When you stop to consider how exactly Llansó is pulling off some of these visual effects on a sub-$1 million budget is legitimately impressive.  The manner in which the film careens from scene-to-scene where, even if the bigger picture is very predictable, the sensation of thrilling unpredictability as to what in the heck is going to happen next is honestly thrilling.  I also like how casually unconventional and inclusive his cast ends up being – casting Tadesse, a theatre actor with dwarfism and a hunched-back, as an archetypal leading man; the plus-sized Allikas as his love interest and adamantly refusing to make that a joke; the non-professional Solomon Tashe as Definitely Not-Batman Please Don’t Sue – even if their performances are largely (and deliberately) undercut by the decision to make all of the dialogue poorly-synced and often robotically delivered dubbing by entirely different actors.

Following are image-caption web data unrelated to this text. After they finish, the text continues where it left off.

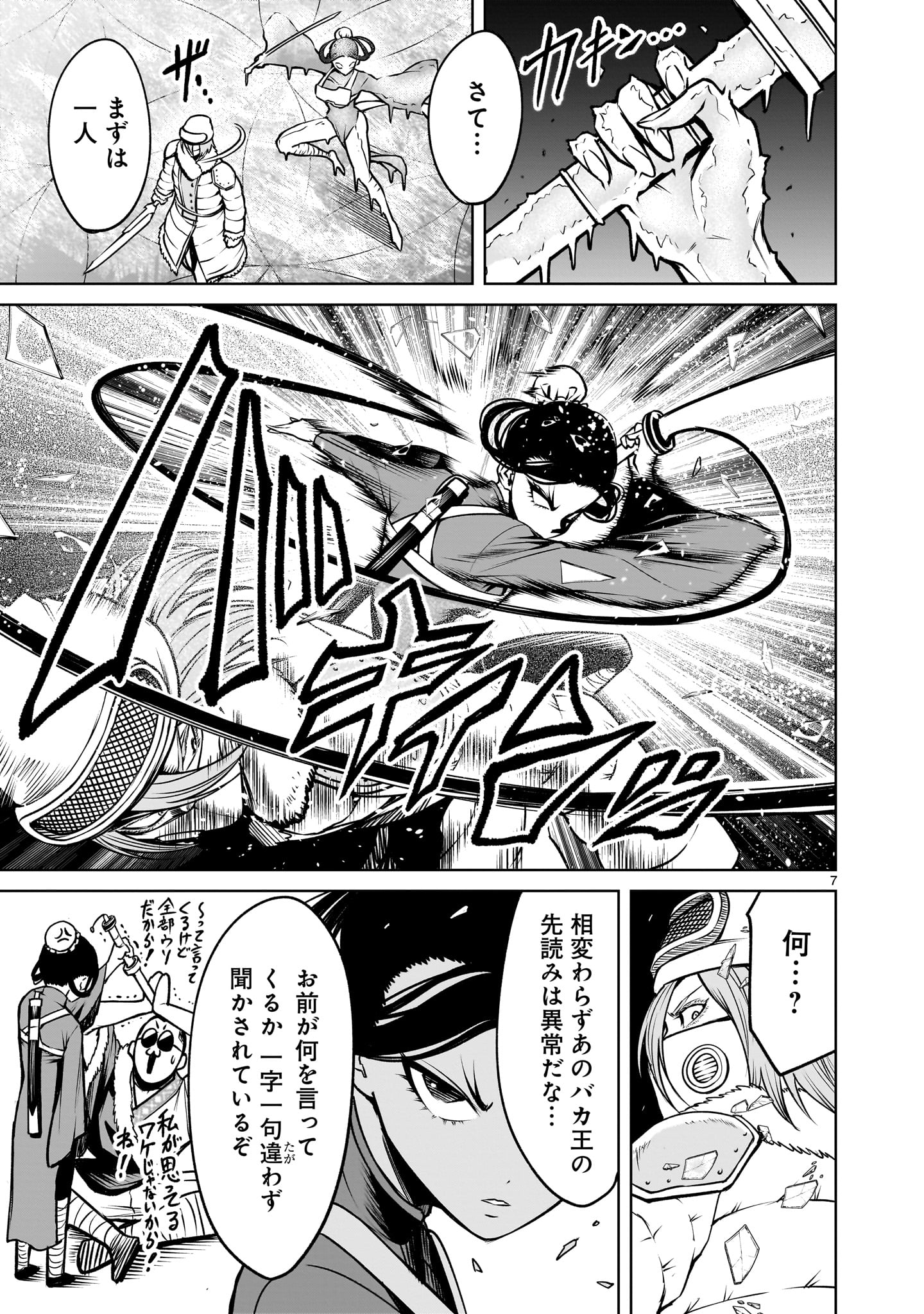 ローゼンガーテン・サーガ - 第80話 - Page 7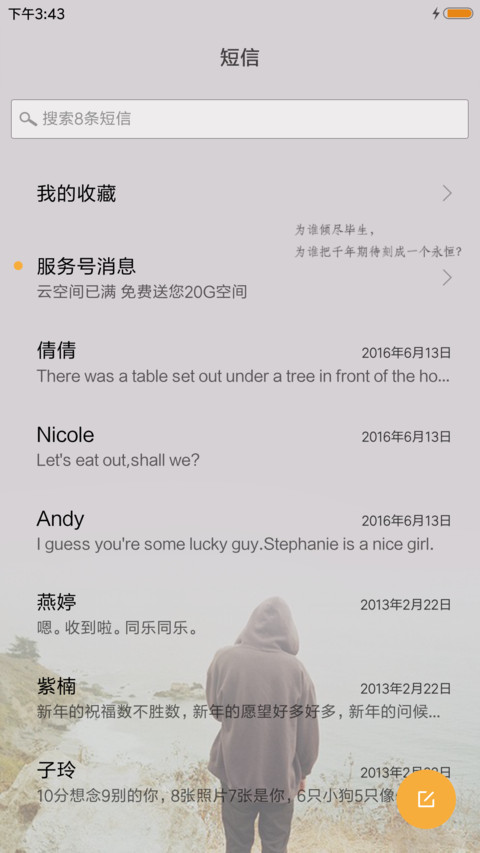 没了你 screenshot
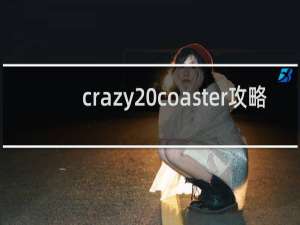 crazy coaster攻略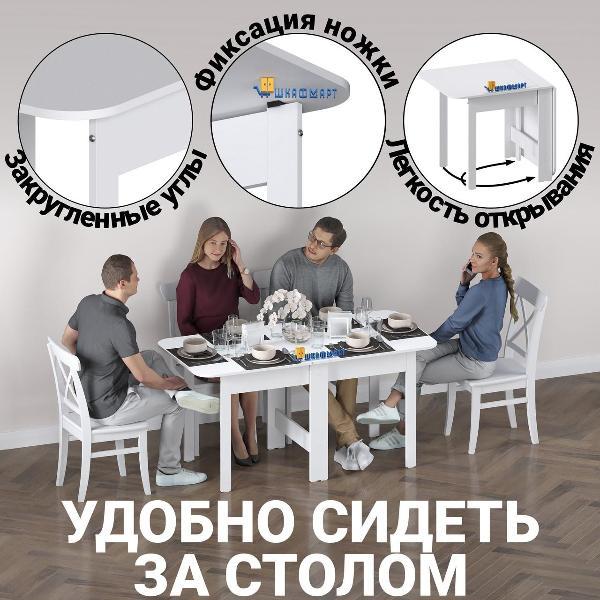 Стол-книжка Шкафмарт Стол книжка раскладной узкий для дома, кухни и гостиной СТК-11 Белый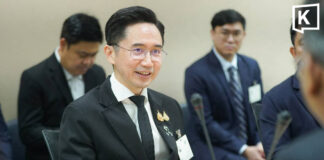 Thailand leads 62 Asia-Pacific members in adopting Bangkok Declaration on space technology Thailand leads 62 Asia-Pacific members in adopting Bangkok Declaration on space technology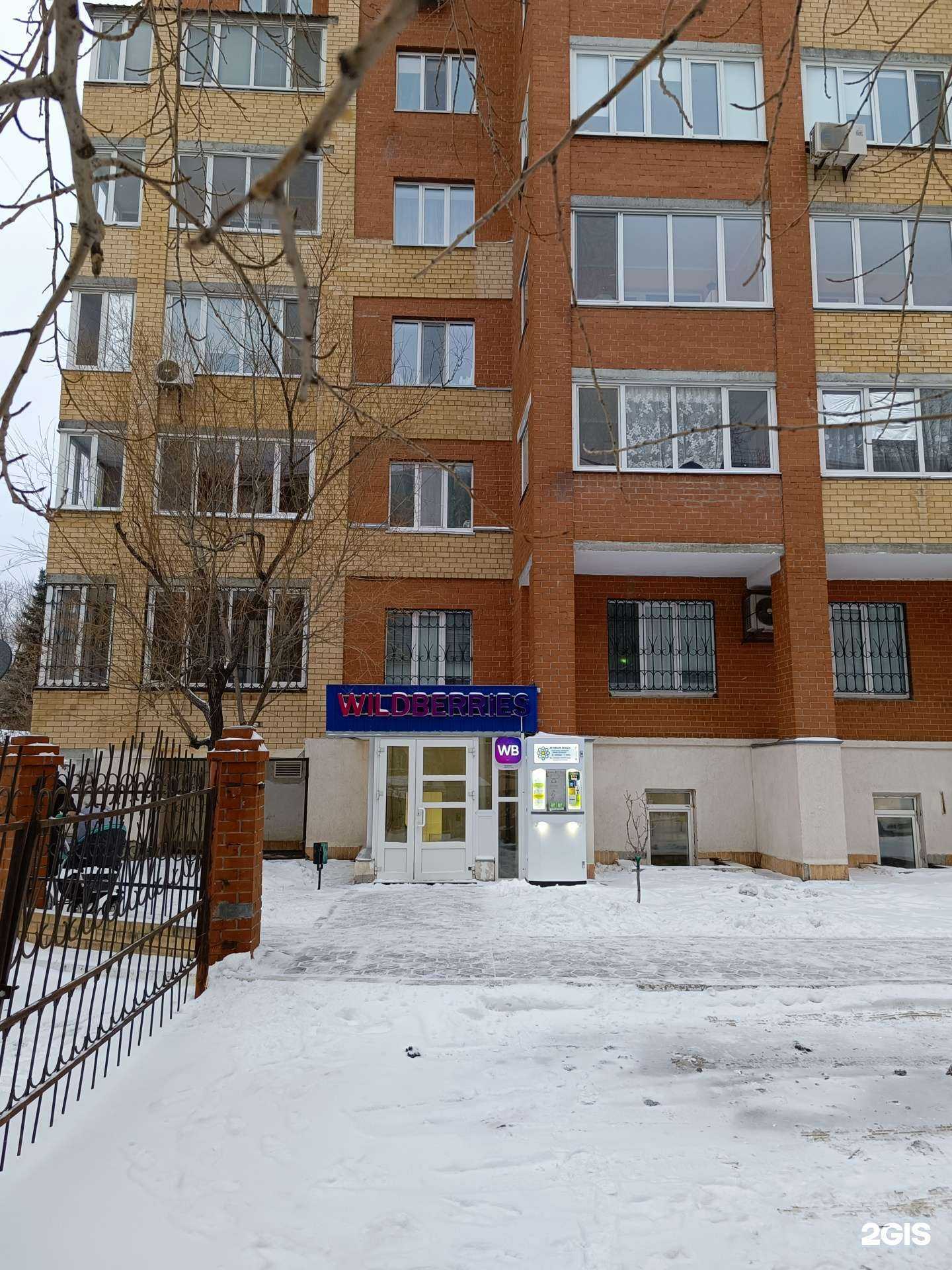 Отзывы на компанию Живая вода в Тюмени c фото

Admittedly, Jesus Shows You the Way to the Highway is still aiming hard at the cult classic crowd to the extent that the absurdism and non-stop references to exploitation cinema, no-budget filmmaking of yesteryear, and the stuff you’d randomly find flicking through your three TV channels at 3am in the morning are by and large the starter, main course, and dessert on offer here.  For just as many people who can vibe with this, there will be equally as many if not more who get tired of the schtick by the third new reality and accompanying aspect ratio change, even at a lightning quick 82 minutes.  But for what Llansó’s film is, I was thoroughly entertained.  I can’t help but compare it to TENET in that, much like Nolan’s latest, the point is the premise with little deeper than that.  But whilst Nolan’s misfire is a bloated and pretentious snooze refusing to have any fun with itself, Llansó’s enthusiasm, inventiveness, and passion seeps out of every frame, energising the mayhem and holding things together before vacating the premises at exactly the point where things threaten to collapse into insufferable exhaustion.  We could do with more cult cinema on the right side of earnest cynicism.

Jesus Shows You the Way to the Highway will be released on limited edition collector’s Blu-Ray, which also includes Miguel Llansó’s debut feature CRUMBS on a bonus second disc plus an assortment of additional extra features for both films, from Monday.